Grief is a fair-weather friend. In the moments of crisis and chaos, it holds back, waiting patiently for the waters to calm so it can clear its throat and say, “Excuse me.…” I’d been wondering when it would knock on my door through all this — knock and present itself properly, I mean — and at last, it did. It arrived the day we found out Roe v. Wade had been overturned, when my first thought was: I’m glad Meg isn’t here to see this.

I met Meghan Marohn in the summer of 2019. My boyfriend at the time knew her from environmental activism in Troy, New York, and they’d been arrested together at an Extinction Rebellion protest earlier that year. They’d all laid down, “like selkies” she said, on the Brooklyn Bridge. They blocked traffic to try to convince someone, somewhere, to give a shit that the planet is dying around us and taking us with it.

Meg was released from jail early that day. A call came in from home: there’d been a family emergency. She assumed immediately that it was about her father, who has cancer. It wasn’t. Her mother, Ellen, also a teacher like Meg, had suffered an aneurysm and was dying in the hospital. Meg made it up to Albany just in time to say good-bye before her mother’s body went cold.

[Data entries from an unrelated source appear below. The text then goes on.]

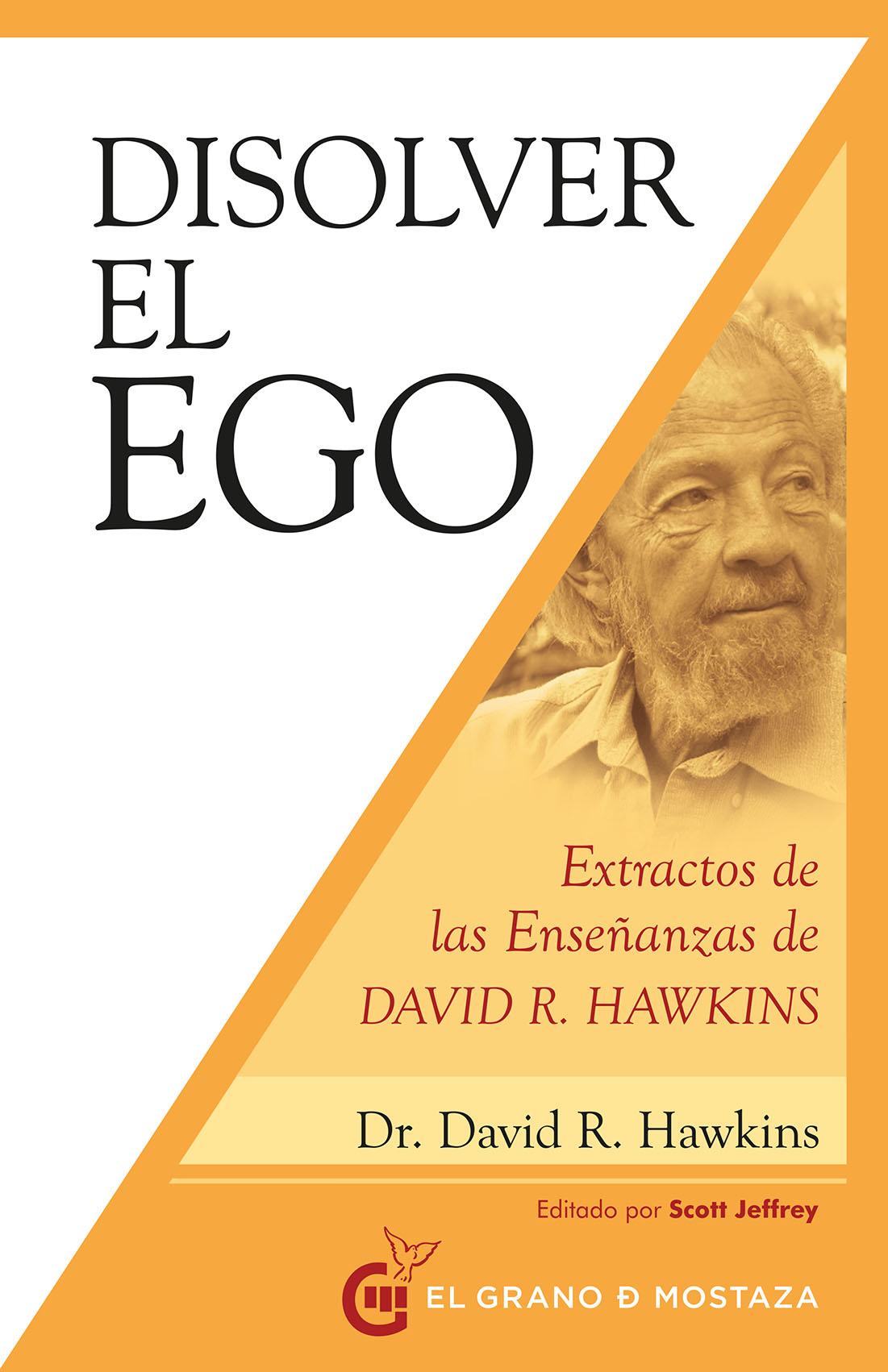 Portada Disolver el Ego David R. Hawkins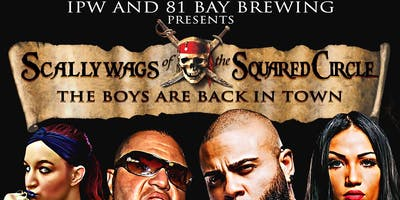 IPW & 81 Bay Brewing present Scallywags of the Squared Circle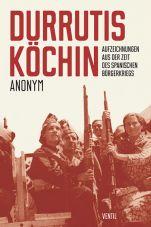 Durrutis Köchin. Aufzeichnungen aus der Zeit des spanischen Bürgerkriegs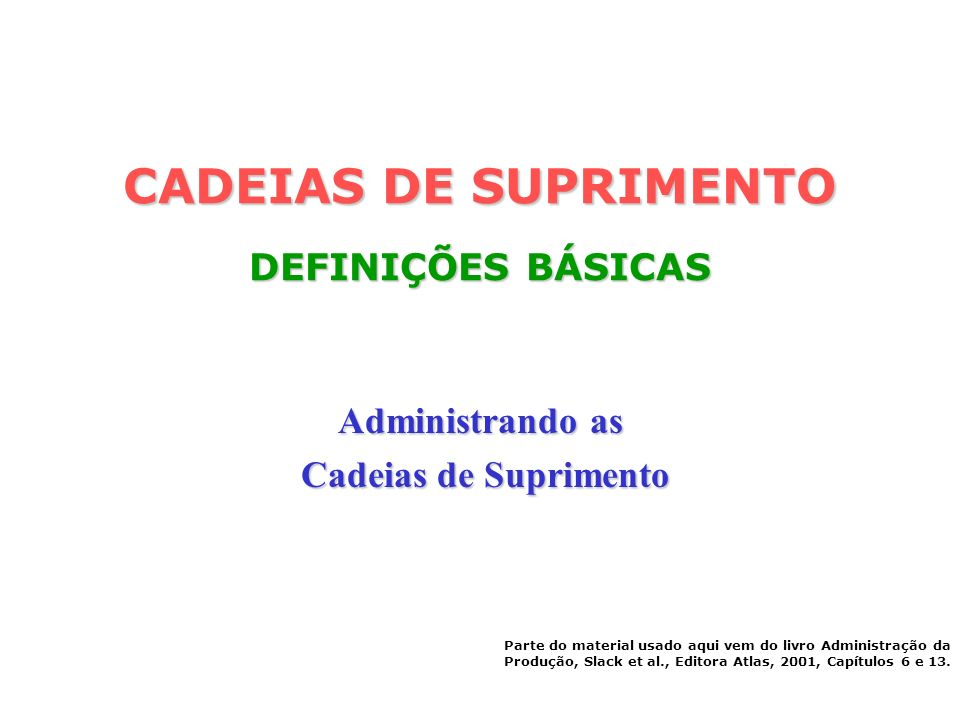 CADEIAS DE SUPRIMENTO DEFINIÇÕES BÁSICAS Administrando as Cadeias de Suprimento Cadeias de Suprimento Parte do material usado aqui vem do livro Admini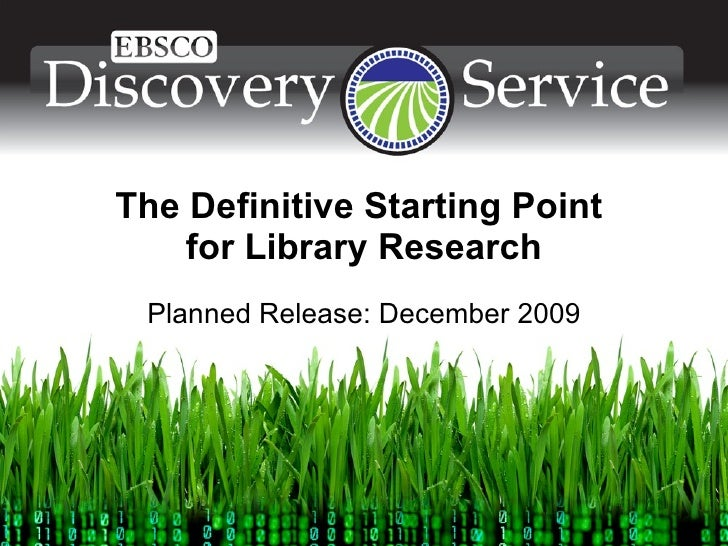The Definitive Starting Point  for Library Research Planned Release: December 2009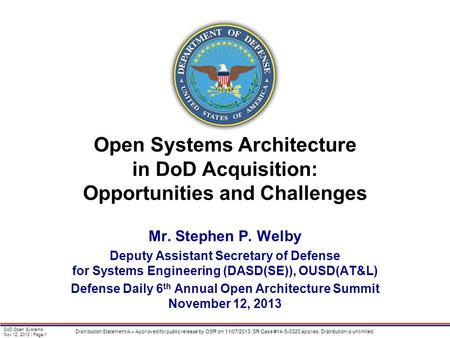 DoD Open Systems Nov 12, 2013 | Page-1 Distribution Statement A – Approved for public release by OSR on 11/07/2013; SR Case #14-S-0320 applies. Distribution.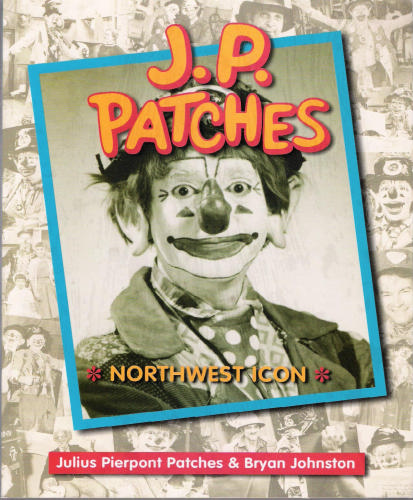 J.P. Patches: Northwest Icon, Julius Pierpont Patches; Bryan Johnston; Patches, Julius Pierpont; Johnston, Bryan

I met her after all this, after yet another piece of her heart had been torn out and thrown across the veil. She was remarkably calm about it that night we met, when we sat in her apartment on Old Sixth under the Christmas lights and the scraps of typewriter poetry all over the walls. She was going to Ireland soon, to wander hilltops and churches performing ceremonies for her mother in the land of her ancestors. That night, we wrote prayers on bits of paper and burned them in the candles. I don’t remember why. It just seemed like the thing to do.

I met her again two months later, after the dissolution of my relationship. We hardly knew each other, but I found myself asking if I could stay with her for a few days while I figured out where to go next. She said yes. I don’t know what compelled me to ask. Maybe a part of me knew. Maybe it was just that right away, everything about her felt like home.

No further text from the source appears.